**TASK DETAILS**
Quote the records that follow in full, leaving the pictures out.

**DATA**
⁂
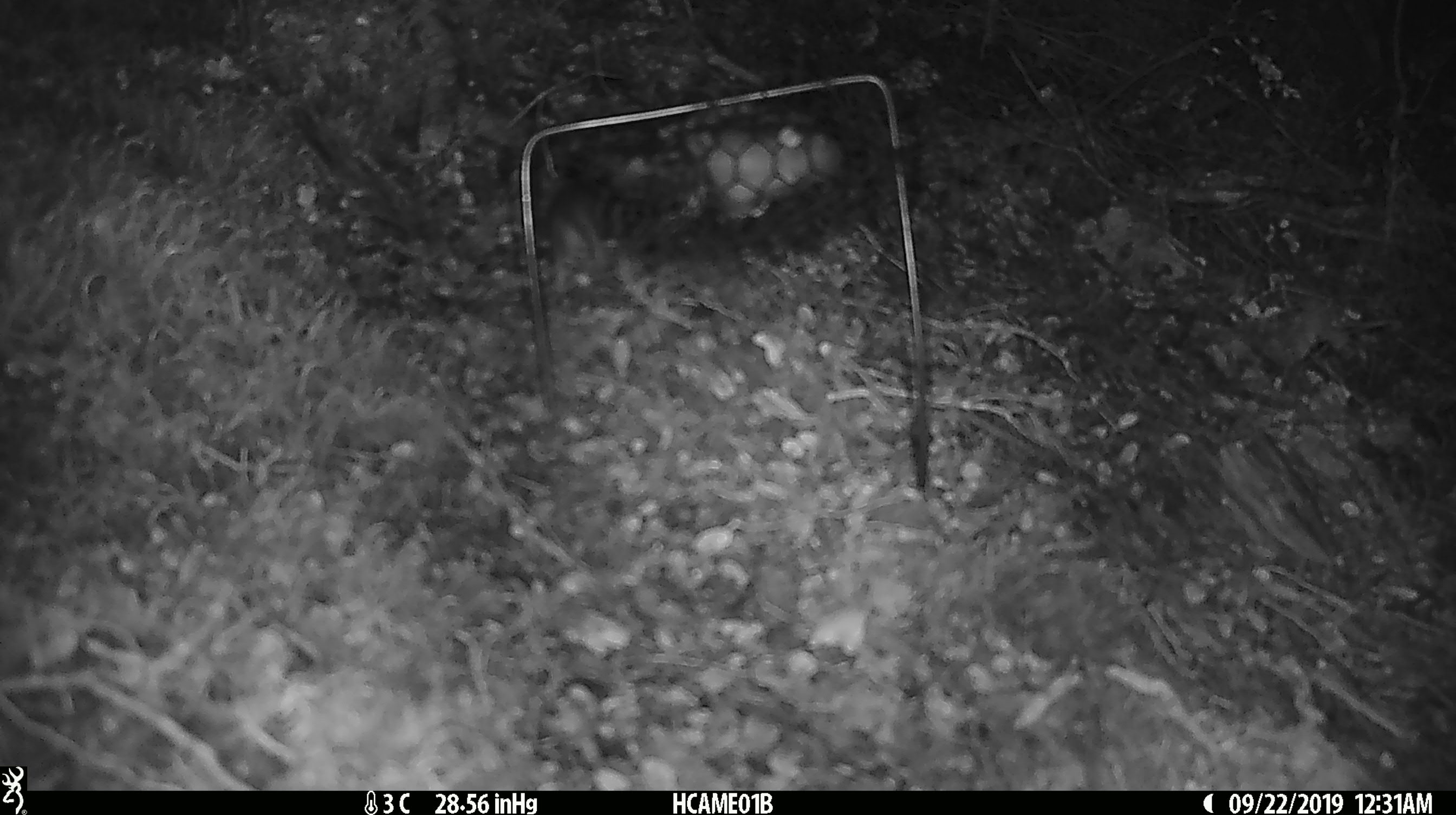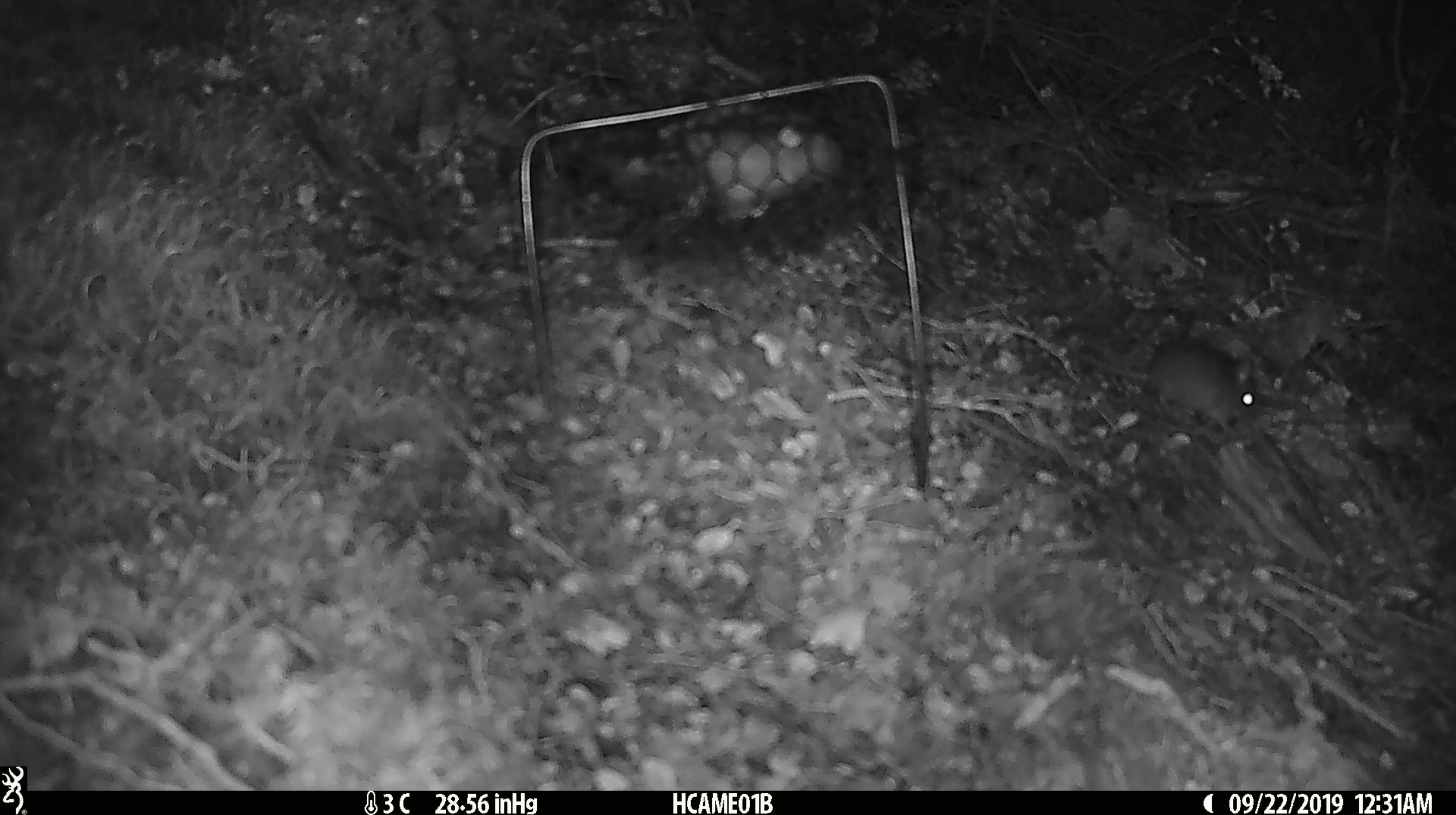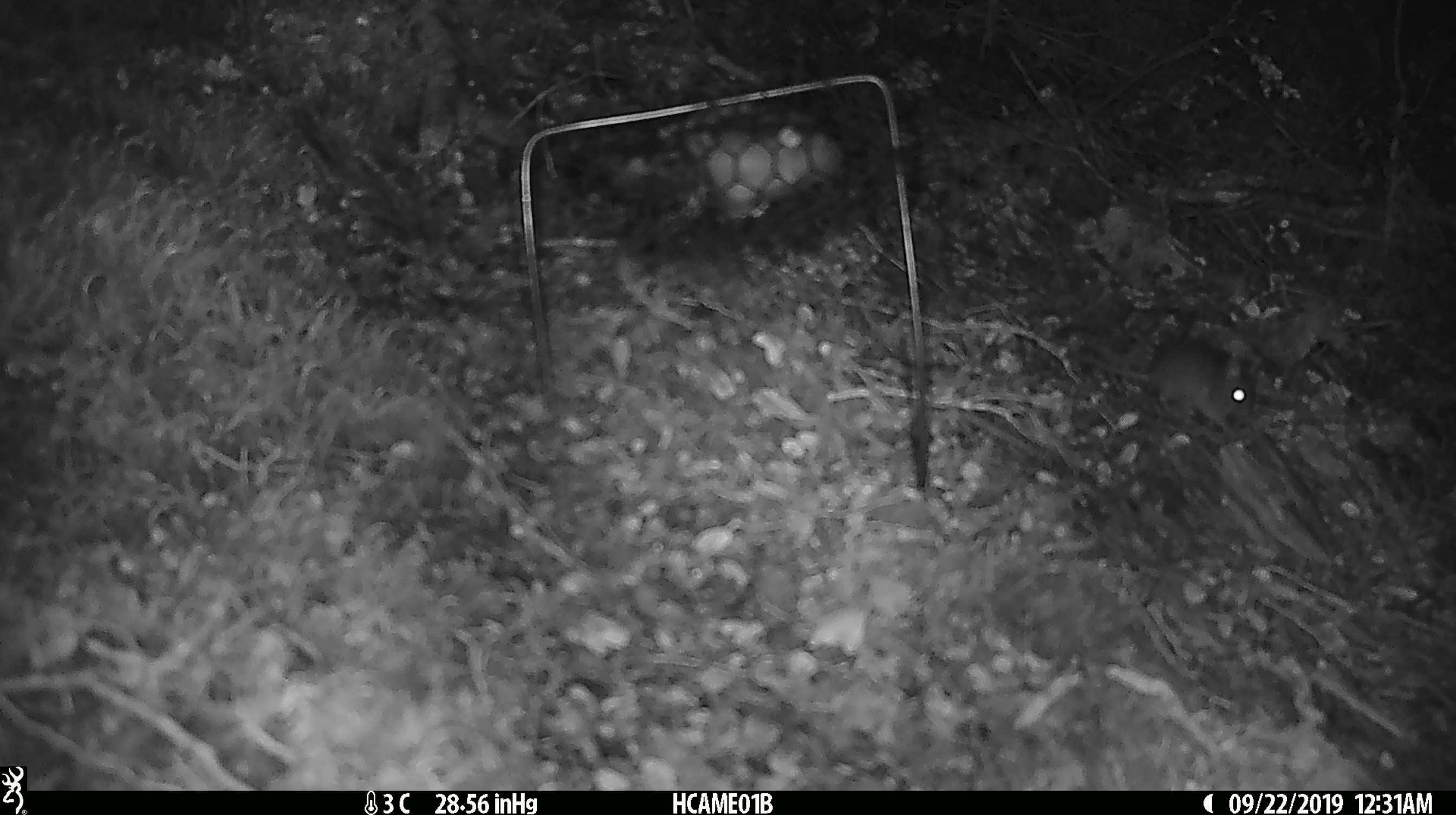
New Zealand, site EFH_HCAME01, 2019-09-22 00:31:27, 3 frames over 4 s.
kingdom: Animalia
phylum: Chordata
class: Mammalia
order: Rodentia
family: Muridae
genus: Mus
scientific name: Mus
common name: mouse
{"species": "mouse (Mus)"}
⁂
**WRITTEN ANSWER**
New Zealand, site EFH_HCAME01, 2019-09-22 00:31:27, 3 frames over 4 s.
kingdom: Animalia
phylum: Chordata
class: Mammalia
order: Rodentia
family: Muridae
genus: Mus
scientific name: Mus
common name: mouse
{"species": "mouse (Mus)"}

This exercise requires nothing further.